**Task material:**
=== Begin Enclosure ===

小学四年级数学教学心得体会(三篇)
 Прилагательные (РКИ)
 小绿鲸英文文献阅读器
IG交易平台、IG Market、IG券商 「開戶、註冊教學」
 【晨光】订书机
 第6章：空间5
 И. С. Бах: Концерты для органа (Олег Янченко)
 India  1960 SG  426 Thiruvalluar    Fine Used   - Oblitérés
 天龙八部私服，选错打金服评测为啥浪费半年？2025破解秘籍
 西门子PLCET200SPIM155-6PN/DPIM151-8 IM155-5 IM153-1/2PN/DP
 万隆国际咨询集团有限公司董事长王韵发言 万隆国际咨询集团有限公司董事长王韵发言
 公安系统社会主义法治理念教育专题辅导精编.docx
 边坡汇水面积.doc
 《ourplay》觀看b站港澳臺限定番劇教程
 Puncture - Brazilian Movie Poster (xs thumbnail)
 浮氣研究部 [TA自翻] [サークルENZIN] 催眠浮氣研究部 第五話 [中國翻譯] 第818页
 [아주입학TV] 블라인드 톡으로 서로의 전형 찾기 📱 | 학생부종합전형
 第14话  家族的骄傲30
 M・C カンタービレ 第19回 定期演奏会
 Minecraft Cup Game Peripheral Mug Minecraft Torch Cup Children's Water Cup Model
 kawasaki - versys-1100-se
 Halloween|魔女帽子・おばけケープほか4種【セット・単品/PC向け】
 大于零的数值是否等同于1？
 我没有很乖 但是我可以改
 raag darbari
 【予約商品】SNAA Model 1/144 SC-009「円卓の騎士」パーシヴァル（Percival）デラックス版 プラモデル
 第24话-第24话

=== End Enclosure ===

**Your objective:** Write out all of the records above, keeping every line identical.

**Solution to the exercise:**
小学四年级数学教学心得体会(三篇)
 Прилагательные (РКИ)
 小绿鲸英文文献阅读器
IG交易平台、IG Market、IG券商 「開戶、註冊教學」
 【晨光】订书机
 第6章：空间5
 И. С. Бах: Концерты для органа (Олег Янченко)
 India  1960 SG  426 Thiruvalluar    Fine Used   - Oblitérés
 天龙八部私服，选错打金服评测为啥浪费半年？2025破解秘籍
 西门子PLCET200SPIM155-6PN/DPIM151-8 IM155-5 IM153-1/2PN/DP
 万隆国际咨询集团有限公司董事长王韵发言 万隆国际咨询集团有限公司董事长王韵发言
 公安系统社会主义法治理念教育专题辅导精编.docx
 边坡汇水面积.doc
 《ourplay》觀看b站港澳臺限定番劇教程
 Puncture - Brazilian Movie Poster (xs thumbnail)
 浮氣研究部 [TA自翻] [サークルENZIN] 催眠浮氣研究部 第五話 [中國翻譯] 第818页
 [아주입학TV] 블라인드 톡으로 서로의 전형 찾기 📱 | 학생부종합전형
 第14话  家族的骄傲30
 M・C カンタービレ 第19回 定期演奏会
 Minecraft Cup Game Peripheral Mug Minecraft Torch Cup Children's Water Cup Model
 kawasaki - versys-1100-se
 Halloween|魔女帽子・おばけケープほか4種【セット・単品/PC向け】
 大于零的数值是否等同于1？
 我没有很乖 但是我可以改
 raag darbari
 【予約商品】SNAA Model 1/144 SC-009「円卓の騎士」パーシヴァル（Percival）デラックス版 プラモデル
 第24话-第24话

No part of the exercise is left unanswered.